Further to my previous email I am a theorist - I have always believed that I
could do anything if I had a good book on it.  Boy, did I study the highway
code!!!
 
As I started a new type of lace I would use a book to master the particular
technique then one day my mum wanted a small piece of lace to put into her
dolls house and I said (foolish child that I am) just go and look through my
books and patterns and I'll make whatever you want.
 
She picked one of the patterns for a Bucks broach in Lace.  No instructions.
 
So englarged the picture of the lace and got out Practical Skills in Lace by
Bridget M Cook and Cook and Stotts Bobbin Lace Stitches, wound my bobbins and
made a beautiful piece of lace.
 
Mum was so impressed I was commisssioned to make a similar one for her
friend's doll's house.
 
I was in a strange way liberated by this experience.
 
Yes, if I want to quickly start a piece I may use a diagram and for
remembering a particular type of lace that I haven't made for a while I may
get out one of the manuals.  I know that binche is notorious but I think it's
less that we don't think in the right way, less that it's difficult and more
that we don't spend every hour of our day making lace.
 
L

Kind Regards

Liz Baker

thelace...@btinternet.com

My chronicle of my bobbins can be found at my website:
http://thelacebee.weebly.com/

--- On Fri, 4/3/11, Alex Stillwell <alexstillw...@talktalk.net> wrote:


From: Alex Stillwell <alexstillw...@talktalk.net>
Subject: [lace] Lace patterns
To: lace@arachne.com
Date: Friday, 4 March, 2011, 17:56


Dear Arachnids

I always worry about the modern trend of making lace fillowing route map
charts.  This is only another form of  'making lace by numbers'. A true
lacemaker is able to 'read a pricking', i.e. be able to look at a pricking
and
interpret what to do by looking at the relationship between the pinholes and
also to have some idea of the characteristics of the lace so as to be able to
judge when to use cloth rather than half stitch and interpret which filling
to
use from the pinholes.

I was teaching lacemaking before Pam Nottingham's first book came out and I
have always taught techniques rather than patterns.
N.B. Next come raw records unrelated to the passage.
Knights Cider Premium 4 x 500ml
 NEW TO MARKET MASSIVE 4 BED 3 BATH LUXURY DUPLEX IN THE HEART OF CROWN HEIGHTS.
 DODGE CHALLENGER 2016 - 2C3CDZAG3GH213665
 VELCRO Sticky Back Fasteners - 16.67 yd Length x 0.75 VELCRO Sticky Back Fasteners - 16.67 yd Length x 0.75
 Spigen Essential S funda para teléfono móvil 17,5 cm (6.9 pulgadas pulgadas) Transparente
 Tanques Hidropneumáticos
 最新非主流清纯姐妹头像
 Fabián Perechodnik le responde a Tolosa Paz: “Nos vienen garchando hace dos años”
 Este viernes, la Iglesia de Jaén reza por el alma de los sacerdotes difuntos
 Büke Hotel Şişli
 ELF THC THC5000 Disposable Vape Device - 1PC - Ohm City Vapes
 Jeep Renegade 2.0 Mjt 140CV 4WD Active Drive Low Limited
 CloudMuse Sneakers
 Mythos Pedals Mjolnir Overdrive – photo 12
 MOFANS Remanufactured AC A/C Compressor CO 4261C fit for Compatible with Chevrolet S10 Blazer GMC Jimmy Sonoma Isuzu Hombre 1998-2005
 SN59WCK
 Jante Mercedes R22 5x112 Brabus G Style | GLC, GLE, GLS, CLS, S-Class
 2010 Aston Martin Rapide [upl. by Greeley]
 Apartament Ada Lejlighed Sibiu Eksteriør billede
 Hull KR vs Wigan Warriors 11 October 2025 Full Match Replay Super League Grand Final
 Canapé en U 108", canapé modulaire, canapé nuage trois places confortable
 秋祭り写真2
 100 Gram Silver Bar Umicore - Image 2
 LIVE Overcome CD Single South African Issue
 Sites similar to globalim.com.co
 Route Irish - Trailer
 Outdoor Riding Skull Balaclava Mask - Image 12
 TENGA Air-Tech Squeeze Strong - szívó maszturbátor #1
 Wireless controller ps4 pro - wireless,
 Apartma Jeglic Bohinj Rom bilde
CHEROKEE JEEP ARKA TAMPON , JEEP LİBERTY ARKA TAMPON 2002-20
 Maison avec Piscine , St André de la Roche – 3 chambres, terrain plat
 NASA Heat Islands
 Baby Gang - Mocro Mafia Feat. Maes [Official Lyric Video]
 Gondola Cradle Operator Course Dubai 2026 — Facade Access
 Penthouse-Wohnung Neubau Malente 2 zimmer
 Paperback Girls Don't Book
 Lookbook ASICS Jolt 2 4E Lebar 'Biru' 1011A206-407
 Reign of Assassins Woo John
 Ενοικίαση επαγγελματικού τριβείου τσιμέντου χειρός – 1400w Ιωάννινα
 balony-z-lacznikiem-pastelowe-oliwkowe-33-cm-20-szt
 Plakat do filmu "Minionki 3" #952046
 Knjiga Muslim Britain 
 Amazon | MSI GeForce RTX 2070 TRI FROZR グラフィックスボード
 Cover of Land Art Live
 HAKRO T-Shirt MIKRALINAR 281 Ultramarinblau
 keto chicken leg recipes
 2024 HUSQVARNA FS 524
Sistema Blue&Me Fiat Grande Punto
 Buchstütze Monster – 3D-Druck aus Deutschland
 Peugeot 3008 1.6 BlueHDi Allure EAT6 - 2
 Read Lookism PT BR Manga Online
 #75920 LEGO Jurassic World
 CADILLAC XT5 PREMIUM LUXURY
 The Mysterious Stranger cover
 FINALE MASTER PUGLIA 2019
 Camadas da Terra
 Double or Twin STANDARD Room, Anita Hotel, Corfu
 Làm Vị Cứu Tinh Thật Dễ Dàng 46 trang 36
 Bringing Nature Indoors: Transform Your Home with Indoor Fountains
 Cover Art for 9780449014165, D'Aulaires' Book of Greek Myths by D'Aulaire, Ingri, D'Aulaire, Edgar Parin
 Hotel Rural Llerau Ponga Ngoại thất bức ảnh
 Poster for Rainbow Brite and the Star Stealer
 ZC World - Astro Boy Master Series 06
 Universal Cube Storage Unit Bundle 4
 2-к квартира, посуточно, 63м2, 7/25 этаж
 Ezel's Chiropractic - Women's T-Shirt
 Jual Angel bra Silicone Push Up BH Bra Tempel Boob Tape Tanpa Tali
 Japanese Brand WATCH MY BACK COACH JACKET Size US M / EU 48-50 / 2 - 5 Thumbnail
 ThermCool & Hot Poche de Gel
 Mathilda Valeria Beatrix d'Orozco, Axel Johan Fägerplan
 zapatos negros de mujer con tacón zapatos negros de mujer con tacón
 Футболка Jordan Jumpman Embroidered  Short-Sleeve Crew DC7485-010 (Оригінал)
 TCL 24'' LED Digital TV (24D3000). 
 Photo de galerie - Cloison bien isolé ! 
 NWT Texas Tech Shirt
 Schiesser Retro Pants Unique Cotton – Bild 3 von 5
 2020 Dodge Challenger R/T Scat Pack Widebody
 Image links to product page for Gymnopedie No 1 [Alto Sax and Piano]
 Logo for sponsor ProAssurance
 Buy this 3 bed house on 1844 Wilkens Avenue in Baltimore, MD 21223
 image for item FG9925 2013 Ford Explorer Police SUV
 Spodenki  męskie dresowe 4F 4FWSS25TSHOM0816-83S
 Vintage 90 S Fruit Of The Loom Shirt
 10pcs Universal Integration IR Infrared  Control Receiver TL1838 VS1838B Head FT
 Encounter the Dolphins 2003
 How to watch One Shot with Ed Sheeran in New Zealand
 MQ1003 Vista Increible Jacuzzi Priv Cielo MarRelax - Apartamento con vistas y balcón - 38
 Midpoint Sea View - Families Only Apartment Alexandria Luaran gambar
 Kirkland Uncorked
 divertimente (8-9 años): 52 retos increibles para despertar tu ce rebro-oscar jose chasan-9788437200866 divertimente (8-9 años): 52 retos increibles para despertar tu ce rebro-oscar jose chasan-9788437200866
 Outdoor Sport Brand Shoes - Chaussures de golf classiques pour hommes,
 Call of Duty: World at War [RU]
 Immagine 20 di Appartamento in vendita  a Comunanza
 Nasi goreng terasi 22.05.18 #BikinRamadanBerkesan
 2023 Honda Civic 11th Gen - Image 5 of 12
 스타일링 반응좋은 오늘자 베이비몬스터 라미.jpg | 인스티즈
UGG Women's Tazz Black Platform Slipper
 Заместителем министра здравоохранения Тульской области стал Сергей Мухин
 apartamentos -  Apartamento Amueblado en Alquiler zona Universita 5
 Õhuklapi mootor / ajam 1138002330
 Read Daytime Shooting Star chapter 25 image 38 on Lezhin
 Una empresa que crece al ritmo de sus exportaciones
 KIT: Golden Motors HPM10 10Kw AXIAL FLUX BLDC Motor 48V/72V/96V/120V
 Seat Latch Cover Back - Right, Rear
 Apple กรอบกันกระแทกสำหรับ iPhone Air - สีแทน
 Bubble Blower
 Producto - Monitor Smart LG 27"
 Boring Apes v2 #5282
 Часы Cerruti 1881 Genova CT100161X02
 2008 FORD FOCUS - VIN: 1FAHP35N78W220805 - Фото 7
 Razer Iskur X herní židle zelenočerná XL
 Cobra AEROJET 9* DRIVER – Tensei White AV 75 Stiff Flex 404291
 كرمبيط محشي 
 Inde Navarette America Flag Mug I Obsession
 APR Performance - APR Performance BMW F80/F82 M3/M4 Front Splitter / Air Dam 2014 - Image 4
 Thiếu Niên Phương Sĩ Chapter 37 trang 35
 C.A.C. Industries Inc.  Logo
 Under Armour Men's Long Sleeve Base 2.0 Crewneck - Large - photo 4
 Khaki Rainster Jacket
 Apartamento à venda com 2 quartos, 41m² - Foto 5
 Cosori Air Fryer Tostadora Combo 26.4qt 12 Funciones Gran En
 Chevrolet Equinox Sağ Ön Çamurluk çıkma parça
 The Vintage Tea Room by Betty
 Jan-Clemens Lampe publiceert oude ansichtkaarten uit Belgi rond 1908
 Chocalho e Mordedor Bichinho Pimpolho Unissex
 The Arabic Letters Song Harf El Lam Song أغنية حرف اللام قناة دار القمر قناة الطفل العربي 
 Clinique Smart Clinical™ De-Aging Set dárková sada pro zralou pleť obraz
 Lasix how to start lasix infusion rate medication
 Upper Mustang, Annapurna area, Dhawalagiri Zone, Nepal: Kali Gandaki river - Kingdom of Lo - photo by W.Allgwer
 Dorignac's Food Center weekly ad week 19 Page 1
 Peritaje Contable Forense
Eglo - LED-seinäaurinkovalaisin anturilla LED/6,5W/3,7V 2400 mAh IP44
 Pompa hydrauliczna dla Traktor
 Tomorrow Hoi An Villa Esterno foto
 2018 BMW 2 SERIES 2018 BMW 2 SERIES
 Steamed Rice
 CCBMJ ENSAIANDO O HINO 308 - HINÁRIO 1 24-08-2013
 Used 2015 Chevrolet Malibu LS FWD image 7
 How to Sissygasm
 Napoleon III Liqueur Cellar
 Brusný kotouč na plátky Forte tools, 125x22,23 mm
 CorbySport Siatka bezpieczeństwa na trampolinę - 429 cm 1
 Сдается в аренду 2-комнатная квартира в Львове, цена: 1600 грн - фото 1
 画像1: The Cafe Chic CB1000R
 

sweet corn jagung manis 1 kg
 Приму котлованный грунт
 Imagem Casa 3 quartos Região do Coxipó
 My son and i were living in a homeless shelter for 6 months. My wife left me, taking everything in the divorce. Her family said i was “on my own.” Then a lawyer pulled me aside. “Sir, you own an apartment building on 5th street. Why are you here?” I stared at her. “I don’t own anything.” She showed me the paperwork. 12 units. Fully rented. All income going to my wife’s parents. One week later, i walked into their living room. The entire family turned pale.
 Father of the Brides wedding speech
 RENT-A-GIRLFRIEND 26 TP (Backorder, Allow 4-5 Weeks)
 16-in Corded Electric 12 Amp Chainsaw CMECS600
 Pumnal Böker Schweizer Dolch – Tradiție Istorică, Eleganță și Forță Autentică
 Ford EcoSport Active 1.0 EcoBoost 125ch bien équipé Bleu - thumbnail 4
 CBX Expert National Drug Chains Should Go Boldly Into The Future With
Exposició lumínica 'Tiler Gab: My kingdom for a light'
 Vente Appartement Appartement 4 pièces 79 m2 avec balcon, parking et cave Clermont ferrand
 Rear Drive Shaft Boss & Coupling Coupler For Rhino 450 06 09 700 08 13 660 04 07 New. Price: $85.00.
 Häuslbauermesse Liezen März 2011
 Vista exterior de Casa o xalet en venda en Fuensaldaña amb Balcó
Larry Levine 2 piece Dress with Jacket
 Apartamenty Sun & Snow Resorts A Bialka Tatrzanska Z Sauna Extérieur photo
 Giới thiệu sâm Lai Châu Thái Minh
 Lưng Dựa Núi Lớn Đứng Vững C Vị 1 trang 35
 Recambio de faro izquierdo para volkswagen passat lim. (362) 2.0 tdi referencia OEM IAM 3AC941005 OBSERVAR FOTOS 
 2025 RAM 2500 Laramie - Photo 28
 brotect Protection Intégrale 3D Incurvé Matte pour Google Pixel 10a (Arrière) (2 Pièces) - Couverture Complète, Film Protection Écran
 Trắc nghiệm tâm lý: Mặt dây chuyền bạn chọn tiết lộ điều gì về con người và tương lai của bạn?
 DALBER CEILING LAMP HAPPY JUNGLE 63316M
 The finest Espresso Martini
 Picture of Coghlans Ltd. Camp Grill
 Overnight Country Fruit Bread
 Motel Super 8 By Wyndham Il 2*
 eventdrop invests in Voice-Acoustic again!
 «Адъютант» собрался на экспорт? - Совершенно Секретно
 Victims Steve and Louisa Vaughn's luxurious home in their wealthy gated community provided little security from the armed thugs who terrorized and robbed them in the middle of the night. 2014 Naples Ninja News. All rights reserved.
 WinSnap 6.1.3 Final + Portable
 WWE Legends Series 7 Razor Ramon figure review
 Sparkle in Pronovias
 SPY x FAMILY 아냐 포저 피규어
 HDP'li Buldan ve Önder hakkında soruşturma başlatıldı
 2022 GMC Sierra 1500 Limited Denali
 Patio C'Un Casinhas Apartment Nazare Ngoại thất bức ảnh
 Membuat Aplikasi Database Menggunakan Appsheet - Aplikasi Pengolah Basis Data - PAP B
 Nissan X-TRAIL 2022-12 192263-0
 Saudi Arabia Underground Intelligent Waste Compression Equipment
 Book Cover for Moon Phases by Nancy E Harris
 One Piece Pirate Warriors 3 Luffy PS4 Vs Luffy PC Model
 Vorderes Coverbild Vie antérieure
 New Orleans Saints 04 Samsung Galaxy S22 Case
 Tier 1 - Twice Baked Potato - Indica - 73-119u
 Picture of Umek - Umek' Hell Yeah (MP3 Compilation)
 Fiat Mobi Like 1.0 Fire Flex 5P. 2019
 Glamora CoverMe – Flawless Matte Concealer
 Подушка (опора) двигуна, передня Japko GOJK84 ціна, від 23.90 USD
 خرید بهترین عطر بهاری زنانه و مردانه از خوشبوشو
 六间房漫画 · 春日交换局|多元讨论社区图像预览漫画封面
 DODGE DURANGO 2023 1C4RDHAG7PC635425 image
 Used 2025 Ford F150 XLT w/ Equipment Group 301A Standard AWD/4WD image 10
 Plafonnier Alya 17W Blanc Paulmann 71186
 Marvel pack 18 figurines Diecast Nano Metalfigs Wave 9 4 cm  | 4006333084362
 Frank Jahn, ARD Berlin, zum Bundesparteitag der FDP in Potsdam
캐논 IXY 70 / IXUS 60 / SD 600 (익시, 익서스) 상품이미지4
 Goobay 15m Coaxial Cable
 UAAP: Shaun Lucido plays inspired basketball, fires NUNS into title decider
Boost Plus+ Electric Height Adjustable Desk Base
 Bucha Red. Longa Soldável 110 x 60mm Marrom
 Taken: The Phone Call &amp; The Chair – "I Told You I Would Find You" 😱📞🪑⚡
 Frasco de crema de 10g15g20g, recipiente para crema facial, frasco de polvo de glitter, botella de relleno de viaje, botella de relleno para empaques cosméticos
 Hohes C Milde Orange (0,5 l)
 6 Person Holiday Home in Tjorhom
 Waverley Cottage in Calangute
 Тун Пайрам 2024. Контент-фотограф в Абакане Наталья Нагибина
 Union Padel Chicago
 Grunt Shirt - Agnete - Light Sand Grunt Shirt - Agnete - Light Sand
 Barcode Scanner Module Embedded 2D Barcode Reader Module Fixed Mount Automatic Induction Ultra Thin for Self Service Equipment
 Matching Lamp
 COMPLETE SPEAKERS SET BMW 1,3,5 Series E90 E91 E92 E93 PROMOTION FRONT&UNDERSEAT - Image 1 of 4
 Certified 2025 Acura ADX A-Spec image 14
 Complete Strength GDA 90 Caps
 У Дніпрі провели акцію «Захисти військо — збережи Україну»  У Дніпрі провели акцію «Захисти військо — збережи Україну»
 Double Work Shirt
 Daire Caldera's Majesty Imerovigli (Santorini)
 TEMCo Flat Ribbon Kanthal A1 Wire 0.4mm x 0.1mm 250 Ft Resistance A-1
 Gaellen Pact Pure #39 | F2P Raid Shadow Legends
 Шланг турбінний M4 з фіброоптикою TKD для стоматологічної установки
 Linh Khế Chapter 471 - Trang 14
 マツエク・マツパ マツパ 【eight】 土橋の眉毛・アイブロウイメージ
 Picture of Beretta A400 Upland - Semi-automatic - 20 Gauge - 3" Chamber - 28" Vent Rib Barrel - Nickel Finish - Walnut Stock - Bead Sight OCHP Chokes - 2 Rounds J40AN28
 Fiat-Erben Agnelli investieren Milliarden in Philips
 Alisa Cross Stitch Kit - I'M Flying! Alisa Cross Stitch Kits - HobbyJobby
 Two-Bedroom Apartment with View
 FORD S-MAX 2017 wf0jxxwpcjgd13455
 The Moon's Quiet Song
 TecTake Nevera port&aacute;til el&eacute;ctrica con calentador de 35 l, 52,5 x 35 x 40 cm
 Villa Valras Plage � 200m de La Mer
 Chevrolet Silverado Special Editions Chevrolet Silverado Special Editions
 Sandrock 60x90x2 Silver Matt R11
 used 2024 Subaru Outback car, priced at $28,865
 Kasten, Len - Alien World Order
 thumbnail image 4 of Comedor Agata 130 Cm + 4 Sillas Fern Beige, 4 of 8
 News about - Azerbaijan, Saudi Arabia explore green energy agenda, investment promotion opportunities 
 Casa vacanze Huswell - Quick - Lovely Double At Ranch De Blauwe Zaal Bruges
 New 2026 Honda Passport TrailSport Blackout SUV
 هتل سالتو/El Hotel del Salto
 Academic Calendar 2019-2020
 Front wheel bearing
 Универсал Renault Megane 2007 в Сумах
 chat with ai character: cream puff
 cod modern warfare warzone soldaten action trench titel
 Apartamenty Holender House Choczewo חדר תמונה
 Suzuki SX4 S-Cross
One of my students who,
much to my dismay, had taken to working from route maps attended one of Pam's
weekends and returned somewhat disgruntled. Pam had refused to teach her
Floral Bucks until she could work from a geometrical Bucks pricking without
any other information; the fact that she was following one of Pam's patterns
did not help her. I was delighted that she then started working on reading
prickings.

Route maps are fine if you wish to make a complicated piece without the
possibily of getting any help, but try to understand the resons for using
particular techniques and bear in mind that many route maps only show one of
many different ways of working the pricking, that there may be different
interpretations and that many route maps can be improved on.

I wish more would become true lacemakers and read their prickings, rather
than
make lace by numbers. Understanding prickings is also essential before you
can
design and drafting your own prickings.